Sunday, February 1, 2015

The Non-Profit Football League.

University of Phoenix Stadium in Glendale, Arizona -- site of Super Bowl XLIX

Considering today is Super Bowl Sunday, I thought it poignant to touch upon a fact most of you are surely not aware of. The National Football League, which pulls in roughly nine to ten billion dollars of revenue every year, is a tax-exempt 501(c)6 organization.

That's right -- the NFL pays zero in taxes.

The absurdity of the National Football League doesn't end there, though. League Commissioner Roger Goodell took home over forty million dollars in earnings last year. Combined, the top five executives of the league were paid over sixty million dollars in salary. But... it gets worse.

Shockingly, the NFL receives an estimated one billion dollars in government subsidies from state and federal programs.

Yep -- you read that correctly. Not only does the NFL not pay taxes, but we the taxpayers actually give the league more money for free.
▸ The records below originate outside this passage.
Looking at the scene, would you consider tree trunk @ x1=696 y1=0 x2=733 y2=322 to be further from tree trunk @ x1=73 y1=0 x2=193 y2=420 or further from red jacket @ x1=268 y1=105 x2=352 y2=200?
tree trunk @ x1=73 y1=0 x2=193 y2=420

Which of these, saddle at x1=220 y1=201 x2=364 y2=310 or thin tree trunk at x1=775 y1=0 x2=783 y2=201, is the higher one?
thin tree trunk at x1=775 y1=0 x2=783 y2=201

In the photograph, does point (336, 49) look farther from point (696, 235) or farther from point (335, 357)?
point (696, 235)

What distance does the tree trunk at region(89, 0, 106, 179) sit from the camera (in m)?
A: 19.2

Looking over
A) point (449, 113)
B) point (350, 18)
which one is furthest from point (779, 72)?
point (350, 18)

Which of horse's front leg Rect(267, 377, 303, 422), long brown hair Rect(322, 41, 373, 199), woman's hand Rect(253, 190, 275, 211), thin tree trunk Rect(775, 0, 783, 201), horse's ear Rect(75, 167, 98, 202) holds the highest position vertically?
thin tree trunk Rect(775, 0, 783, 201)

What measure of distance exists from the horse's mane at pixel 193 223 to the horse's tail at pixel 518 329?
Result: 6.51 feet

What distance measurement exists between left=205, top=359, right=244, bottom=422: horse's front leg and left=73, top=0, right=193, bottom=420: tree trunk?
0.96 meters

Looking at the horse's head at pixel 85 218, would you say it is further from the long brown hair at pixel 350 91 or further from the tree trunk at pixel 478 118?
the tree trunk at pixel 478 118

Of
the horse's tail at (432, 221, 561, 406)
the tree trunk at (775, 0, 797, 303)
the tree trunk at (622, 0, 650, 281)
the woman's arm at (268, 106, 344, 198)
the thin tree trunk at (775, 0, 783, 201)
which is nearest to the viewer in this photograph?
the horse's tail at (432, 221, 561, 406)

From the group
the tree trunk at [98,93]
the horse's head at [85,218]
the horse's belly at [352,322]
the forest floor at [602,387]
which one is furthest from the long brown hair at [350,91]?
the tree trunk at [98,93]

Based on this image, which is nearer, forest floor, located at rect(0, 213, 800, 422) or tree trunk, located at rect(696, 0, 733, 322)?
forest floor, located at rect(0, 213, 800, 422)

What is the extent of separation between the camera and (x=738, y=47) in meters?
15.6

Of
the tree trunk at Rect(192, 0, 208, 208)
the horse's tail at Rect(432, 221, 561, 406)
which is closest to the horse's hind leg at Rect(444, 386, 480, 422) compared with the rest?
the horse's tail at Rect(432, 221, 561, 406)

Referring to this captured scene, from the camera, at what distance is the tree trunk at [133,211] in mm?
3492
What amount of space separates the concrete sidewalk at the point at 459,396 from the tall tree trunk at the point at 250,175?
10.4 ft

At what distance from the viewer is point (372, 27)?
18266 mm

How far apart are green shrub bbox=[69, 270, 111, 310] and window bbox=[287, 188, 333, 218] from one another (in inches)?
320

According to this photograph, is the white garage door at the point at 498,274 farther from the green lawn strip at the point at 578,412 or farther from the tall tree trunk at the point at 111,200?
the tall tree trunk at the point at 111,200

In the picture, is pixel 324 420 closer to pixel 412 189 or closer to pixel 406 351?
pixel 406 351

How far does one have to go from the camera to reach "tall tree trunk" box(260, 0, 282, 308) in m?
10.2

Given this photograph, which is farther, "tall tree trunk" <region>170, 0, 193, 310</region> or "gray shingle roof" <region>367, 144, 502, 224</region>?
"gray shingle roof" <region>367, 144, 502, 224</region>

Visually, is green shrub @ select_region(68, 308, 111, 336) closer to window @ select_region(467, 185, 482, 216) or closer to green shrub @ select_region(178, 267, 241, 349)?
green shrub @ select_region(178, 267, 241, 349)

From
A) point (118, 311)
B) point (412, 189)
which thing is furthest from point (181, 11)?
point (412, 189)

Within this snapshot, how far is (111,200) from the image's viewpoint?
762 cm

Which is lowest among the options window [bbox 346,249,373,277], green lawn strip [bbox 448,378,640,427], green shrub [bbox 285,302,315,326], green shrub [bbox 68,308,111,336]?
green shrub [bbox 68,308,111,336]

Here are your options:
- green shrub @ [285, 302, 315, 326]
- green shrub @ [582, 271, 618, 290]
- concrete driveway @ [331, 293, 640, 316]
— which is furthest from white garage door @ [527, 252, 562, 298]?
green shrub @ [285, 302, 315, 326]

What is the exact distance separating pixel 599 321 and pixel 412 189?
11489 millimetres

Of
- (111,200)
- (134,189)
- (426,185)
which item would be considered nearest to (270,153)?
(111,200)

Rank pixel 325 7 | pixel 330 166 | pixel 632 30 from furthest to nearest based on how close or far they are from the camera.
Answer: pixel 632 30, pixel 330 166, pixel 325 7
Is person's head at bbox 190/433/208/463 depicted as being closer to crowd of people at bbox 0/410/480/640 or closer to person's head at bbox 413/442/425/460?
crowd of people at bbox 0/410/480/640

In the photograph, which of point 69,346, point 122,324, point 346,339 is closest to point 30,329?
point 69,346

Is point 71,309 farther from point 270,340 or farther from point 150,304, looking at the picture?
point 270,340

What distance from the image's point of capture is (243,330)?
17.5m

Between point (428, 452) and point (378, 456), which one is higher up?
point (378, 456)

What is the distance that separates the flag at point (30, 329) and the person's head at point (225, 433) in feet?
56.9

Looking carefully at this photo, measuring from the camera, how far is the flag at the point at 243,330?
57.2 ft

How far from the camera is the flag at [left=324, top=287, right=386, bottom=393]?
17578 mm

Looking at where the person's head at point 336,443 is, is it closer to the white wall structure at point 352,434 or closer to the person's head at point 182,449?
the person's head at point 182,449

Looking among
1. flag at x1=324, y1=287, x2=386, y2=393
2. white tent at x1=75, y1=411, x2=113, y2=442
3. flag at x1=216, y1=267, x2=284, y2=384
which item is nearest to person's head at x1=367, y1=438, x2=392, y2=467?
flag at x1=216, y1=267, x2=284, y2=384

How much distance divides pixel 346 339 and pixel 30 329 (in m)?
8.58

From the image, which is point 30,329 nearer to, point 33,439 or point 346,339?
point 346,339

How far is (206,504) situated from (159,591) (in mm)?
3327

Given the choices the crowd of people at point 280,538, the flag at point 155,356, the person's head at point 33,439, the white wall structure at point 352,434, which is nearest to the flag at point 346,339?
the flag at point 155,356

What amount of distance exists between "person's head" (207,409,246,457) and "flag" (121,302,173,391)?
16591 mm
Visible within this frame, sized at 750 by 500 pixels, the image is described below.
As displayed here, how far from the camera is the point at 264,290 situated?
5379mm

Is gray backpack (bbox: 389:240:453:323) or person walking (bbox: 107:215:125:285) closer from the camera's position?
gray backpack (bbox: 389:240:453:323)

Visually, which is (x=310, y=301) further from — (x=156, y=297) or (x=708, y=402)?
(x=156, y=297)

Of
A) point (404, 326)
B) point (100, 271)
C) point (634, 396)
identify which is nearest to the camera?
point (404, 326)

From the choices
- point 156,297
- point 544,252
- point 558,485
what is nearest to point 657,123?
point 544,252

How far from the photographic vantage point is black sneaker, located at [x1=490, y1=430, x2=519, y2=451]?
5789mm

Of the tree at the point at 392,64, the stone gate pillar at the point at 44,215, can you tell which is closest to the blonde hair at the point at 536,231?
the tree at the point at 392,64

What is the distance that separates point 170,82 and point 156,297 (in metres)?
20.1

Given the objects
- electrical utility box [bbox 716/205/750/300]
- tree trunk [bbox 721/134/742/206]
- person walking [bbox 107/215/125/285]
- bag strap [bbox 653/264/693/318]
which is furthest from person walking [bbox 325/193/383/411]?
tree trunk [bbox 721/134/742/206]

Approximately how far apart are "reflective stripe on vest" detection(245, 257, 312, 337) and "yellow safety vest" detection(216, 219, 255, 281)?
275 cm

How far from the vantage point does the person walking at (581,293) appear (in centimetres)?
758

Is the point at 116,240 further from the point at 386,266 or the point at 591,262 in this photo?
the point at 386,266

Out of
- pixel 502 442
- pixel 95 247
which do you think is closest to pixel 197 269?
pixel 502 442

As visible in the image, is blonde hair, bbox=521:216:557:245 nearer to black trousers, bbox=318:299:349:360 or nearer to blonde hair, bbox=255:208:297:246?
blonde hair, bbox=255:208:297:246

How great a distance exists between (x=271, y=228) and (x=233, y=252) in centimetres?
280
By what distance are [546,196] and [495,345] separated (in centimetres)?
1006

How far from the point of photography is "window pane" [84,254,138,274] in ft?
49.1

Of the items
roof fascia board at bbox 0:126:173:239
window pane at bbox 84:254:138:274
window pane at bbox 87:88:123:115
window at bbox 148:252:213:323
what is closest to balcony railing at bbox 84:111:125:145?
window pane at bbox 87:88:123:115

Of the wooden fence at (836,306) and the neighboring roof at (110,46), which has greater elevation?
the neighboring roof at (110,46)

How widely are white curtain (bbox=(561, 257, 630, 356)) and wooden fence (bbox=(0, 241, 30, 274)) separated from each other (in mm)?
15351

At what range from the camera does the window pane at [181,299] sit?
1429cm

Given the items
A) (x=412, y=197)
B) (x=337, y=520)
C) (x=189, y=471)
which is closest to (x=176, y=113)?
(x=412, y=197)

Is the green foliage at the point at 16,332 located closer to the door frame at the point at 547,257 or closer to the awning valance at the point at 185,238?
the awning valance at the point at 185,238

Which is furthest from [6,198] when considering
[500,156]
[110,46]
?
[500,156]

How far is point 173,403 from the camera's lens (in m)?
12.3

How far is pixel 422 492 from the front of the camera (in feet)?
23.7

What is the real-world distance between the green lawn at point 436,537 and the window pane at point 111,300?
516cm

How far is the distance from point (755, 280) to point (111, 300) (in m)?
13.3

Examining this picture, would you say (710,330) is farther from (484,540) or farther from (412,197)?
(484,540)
Why does the government give the NFL subsidies? Because NFL team owners are known to be fickle and ready to move to new cities at any moment. To keep teams locked into specific cities, the government awards these team presidents subsidies to stay put. Of course, the NFL worked hard to make sure the government would assist in their money-making venture. For fiscal year 2013, the NFL spent upwards of eighteen million dollars between two high-powered law firms in New York and Washington, D.C. to act as lobbyists to Congress.


As the old saying goes... money talks. In the NFL's case, it talks all the way to the bank.